Olsen’s article notes, “ICE scores violations as minor as driving with a broken taillight as criminal convictions; current data offer few clues about how many of those arrested actually committed violent crimes.” “The numbers are clear about one trend, however: Arrests of noncriminals are soaring. In the middle two weeks of February, ICE swept up 3,721 immigrants with no criminal record—a 334 percent increase over the first two weeks of January.”
The article mentions many immigrant Christians afraid to come to church, since it is now legal to arrest them there. Presumably the main targets are noncitizens who entered the U.S. without government approval. Part of the motive presumably is to give the U.S. a reputation for being a less hospitable place and so stemming the flow of migrants. Much as I would like to give my opinion, I can speak authoritatively only as a NT scholar and not a public policy expert. Translating from ancient Near Eastern understandings of boundaries to modern ones is too complex for me to try to engage and nuance in a brief post (though I have friends who have written entire books on the topic).

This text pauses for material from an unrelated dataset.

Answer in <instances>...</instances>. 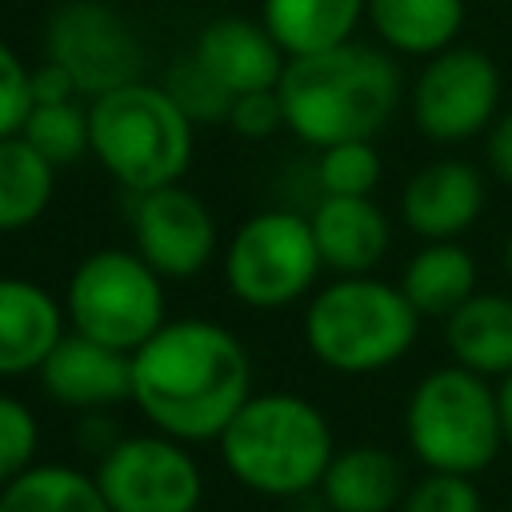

So here I will speak only to what Scripture makes clear to us on as Christians personally: even in Leviticus, loving one’s neighbor (Lev 19:18) explicitly includes loving the foreigner among you (19:34). Jesus, who finds loving one’s neighbor at the heart of the law (Mark 12:31; Luke 10:27) applies that even to Judeans loving Samaritans (see Luke 10:29-37). Loving others as oneself remains the heart of the law for Jesus’s followers (Rom 13:8-10; Gal 5:14; Jms 2:8).
I’ll stop with that one. (Although protecting Arctic access matters, I don’t think President Trump really wants to make Canada the 51st state. From that point on, Democrats would control the US House of Representatives!)